If it works, just stick with it!
So we set the appointment and didn’t think anything about it after that. This would be the day that only the two of us would celebrate every year.
Recently, a friend of mine asked, “What’s the point of getting married?” He immediately followed up his own question with this statement: “I’m already committed.”
And then it hit me. I went through the same conflicting situation five years ago (give or take).
I was in this steady relationship with my then boyfriend – now husband, and I had no sense of urgency to walk down that aisle. It wasn’t him. It has always been me.

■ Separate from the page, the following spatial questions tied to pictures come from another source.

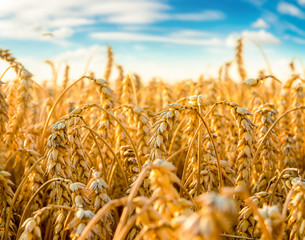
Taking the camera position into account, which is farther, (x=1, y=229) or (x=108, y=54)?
(x=108, y=54)

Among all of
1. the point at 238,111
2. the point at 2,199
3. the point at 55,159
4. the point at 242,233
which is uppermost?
the point at 238,111

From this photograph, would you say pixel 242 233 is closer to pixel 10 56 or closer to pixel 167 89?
pixel 10 56

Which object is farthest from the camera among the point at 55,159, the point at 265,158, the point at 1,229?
the point at 265,158

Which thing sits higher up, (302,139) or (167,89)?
(167,89)

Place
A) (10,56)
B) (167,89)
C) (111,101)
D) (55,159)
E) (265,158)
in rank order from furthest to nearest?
(167,89) < (10,56) < (111,101) < (265,158) < (55,159)

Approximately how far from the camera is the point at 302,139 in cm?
343

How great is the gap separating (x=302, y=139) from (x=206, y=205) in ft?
9.77

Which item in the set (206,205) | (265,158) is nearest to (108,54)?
(265,158)

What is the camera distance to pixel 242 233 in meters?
1.77

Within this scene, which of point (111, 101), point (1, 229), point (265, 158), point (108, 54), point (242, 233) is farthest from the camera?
point (108, 54)

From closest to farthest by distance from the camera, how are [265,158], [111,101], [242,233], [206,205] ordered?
[206,205] → [242,233] → [265,158] → [111,101]

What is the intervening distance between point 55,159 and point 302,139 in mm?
2587

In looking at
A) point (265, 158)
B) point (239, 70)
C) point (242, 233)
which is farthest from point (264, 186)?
point (239, 70)

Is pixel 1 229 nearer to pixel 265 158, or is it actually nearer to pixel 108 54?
pixel 265 158
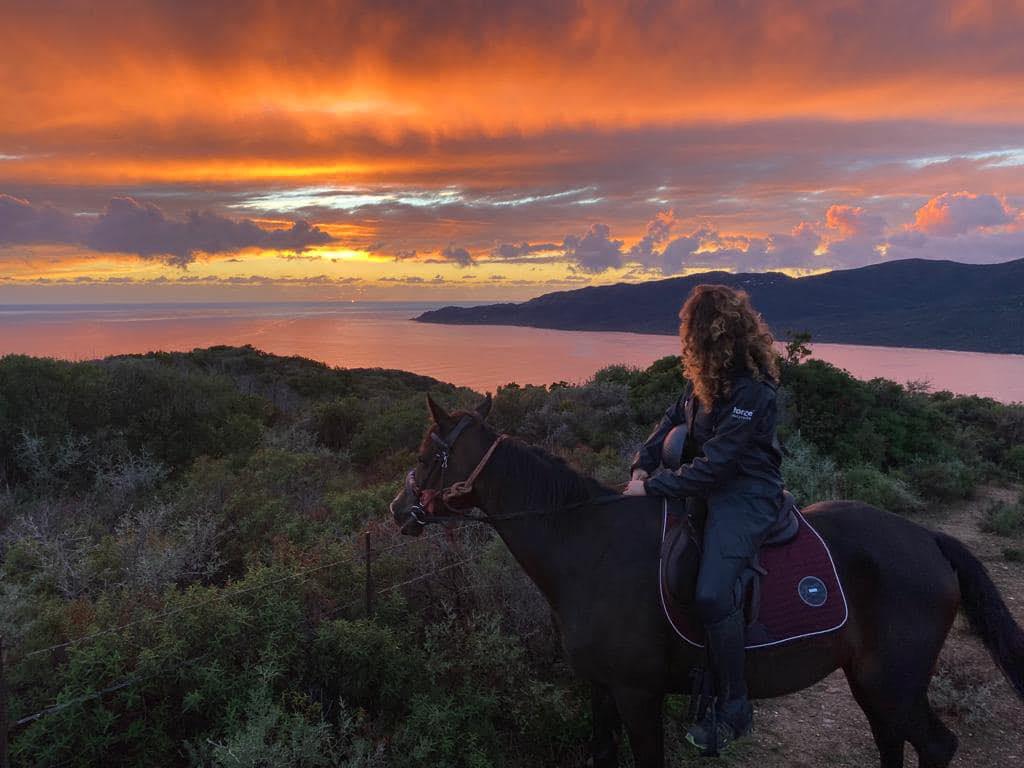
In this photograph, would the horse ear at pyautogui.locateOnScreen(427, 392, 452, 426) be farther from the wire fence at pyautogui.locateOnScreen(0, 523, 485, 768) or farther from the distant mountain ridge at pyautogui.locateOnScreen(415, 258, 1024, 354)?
the distant mountain ridge at pyautogui.locateOnScreen(415, 258, 1024, 354)

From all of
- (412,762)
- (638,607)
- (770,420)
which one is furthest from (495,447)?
(412,762)

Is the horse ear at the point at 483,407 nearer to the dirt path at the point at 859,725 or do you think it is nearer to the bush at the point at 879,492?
the dirt path at the point at 859,725

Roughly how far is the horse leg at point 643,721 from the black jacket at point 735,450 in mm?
1061

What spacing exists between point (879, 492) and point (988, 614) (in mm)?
7494

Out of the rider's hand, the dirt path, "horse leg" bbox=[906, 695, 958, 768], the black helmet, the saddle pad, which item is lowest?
the dirt path

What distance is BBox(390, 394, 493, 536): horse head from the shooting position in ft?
10.4

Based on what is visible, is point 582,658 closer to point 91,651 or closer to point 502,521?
point 502,521

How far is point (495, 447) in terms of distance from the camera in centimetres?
316

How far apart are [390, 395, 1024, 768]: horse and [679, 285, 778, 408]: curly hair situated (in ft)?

Ever since I was a young girl, I never wanted to get married. I never daydreamed about that perfect wedding dress, or had a song picked out for the first dance. I never imagined what my husband would look like, for the simple fact that I never wanted a husband.
Don’t get me wrong. I wasn’t born with this idea of becoming Miss-I-don’t-need-a-man-cause-I’m-an-independent-woman. Not to say that I don’t have that mentality now; however, that wasn’t exactly the reason behind my logic that I carried at an early age.
To be completely honest, I never wanted to get married, because I didn’t have a marriage to look up to.